* Set exercise 1 *
Answer these questions using the article on pairing wine with barbecue.
(a) In which state did the writer of the pairing advice grow up?
(b) What does salt do to wine, according to the article?
(c) How many bottles of wine did the writer bring to the class?
* Set exercise 2 *
Carry on the article on pairing wine with barbecue, starting after its final sentence.

++++ Document extract ++++

Pairing Wine with Barbeque by Nicholas DeNitto


One of the many wonderful memories I have teaching barbecue classes is that I get to meet some pretty cool people.  Last Saturday, I met Nicholas DeNitto who is a trained wine sommelier. When I found out that Nick had extensive knowledge about wines, I thought that he might be willing to share his wine and barbecue pairing skills with his fellow students.  I knew the students (one from as far as Korea) would benefit especially since Nick brought two bottles of wines for my students to sample during class.  Here’s Nick’s story.

Pairing Wine with Barbeque by Nicholas DeNitto @thewolfofwinestreet, April 29, 2016


When I finally got the opportunity to attend Harry’s class on April 23, I decided to bring a couple of bottles of wine to pair with the smoked meats.  To be honest, I was not sure that anyone would be excited about wine with barbeque.  I was therefore quite pleasantly surprised when just about everyone in the group wanted to try and know more about the pairings.

Two Wines

I grew up in South Carolina where the de facto pairings with barbeque are either sweet tea or beer, and while there are actually good arguments for matching those two beverages with smoked meat (for reasons which I’ll get into shortly), I prefer beer while I’m doing the smoking and wine while I’m eating it.

I can understand one’s potential trepidation at breaking out a bottle of wine for the first time with your friends when everyone else is drinking beer–an irrational fear of looking less manly perhaps.  To that, I would say that I believe it takes a real man to be confident enough to pair wine with barbeque.  And to the fairer sex whose presence around pits is rapidly growing, I say if you like wine, placing the right bottle on the table next to a mound of perfectly cooked barbecue is a sure way to further assert your backyard dominance.



There are several challenges to pairing wine with barbeque, and I personally find them exciting rather than intimidating.  Traditional red meat pairings are not going to work here due to a couple of unique considerations, but the good news is, you have a couple of things which work in your favor.  If you’re not sure whether to pair a wine with the rub or the sauce, I personally always pick the one with the more dominant flavor.  If your rub is the milder of the two, pair with your sauce and vice versa.

So, with that being said, let’s start with the general challenges:

  • Sweetness from the rub and sauce. Sugar in food is, generally speaking, a wine enemy.  It increases the burn from the alcohol while decreasing the body and fruitiness of the wine.  Not good.
  • Spiciness from the rub and sauce. In the case of chili heat, the alcohol in the wine is going to compound the burning in your mouth as well as decreasing the enjoyable parts of the wine’s taste and body (mouthfeel).

Now for the helpful factors:

  • Salt. Salt decreases the perception of acidity and bitterness of wine (a.k.a. the tannins) and increases the body.
  • Acidity.  Acidity is generally your friend with wine, as it increases the body, sweetness, and fruitiness.  Careful with too much of good thing, though (like in the case of an Eastern North Carolina sauce), as it can overwhelm the acid in your wine and make it taste flat.

++++ Information supplied ++++

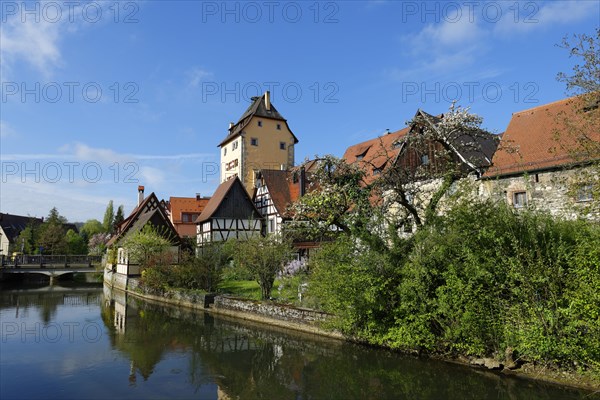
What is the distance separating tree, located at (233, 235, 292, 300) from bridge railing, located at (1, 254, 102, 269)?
3156 centimetres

++++

* Task result 1 *
(a) South Carolina.
(b) Salt decreases the perception of acidity and bitterness of wine (the tannins) and increases its body.
(c) Two bottles.

* Task result 2 *
With all of that being said, here are three of my go-to pairings that are versatile enough for a range of barbecue styles.  I’ll give you a white, a pink, and a red.

White pairing:  Off-Dry Gewurztraminer (Husch Gewurtraminer – Anderson Valley – $11.99 at BevMo).  This wine’s modern home is Alsace France, a region that borders Germany:  hence the name.  “Gewurtz” translates to “spicy” in German, and this wine is known for its spice, ginger, honey, and tropical fruit aromas.  This is a classic pairing with barbeque for a reason.  The grape also has naturally high acidity, which helps clean the mouth after a fatty bite as well as balancing the sweetness of the wine.  And speaking of sugar, if there’s a little heat in your rub or your sauce, residual sugar will calm that capsaicin burn down.  This also means that you don’t have to worry about the sugar in your sauce so much.

Rosé pairing:  Syrah/Grenache (Gassier Sables d’Azur – Côtes de Provence $13.99 at BevMo).  A dry rosé is great for several reasons; namely it’s cold, it’s made from red grapes, and there are generally low levels of alcohol and tannins to contend with.  These go great with brisket, and you should have plenty of mouth-cleansing acidity between each bite.

Red pairing:  Cru Beaujolais (Domaine Diochon Moulin-A-Vent Cru Beaujolais – $23.99 at BevMo).  Beaujolais should be your first thought when you want a warm weather red wine, and I’m not talking about the Beaujolais Nouveau with the flowery label that’s stacked on every grocery store aisle around Thanksgiving.  Beaujolais is made from a grape called Gamay and is generally lighter in body and color than most reds with nice fruit and pretty much no oak.  It’s usually served lightly chilled and is great for the same reasons as the rosé above, namely that it’s low in tannins and alcohol.  Great for those in the group not daring enough to stray from reds with their meat!  Refrigerate for about 30 minutes before serving:  you don’t want it as cold as a white or rosé but trust me:  this wine is great right around sunset on a hot day.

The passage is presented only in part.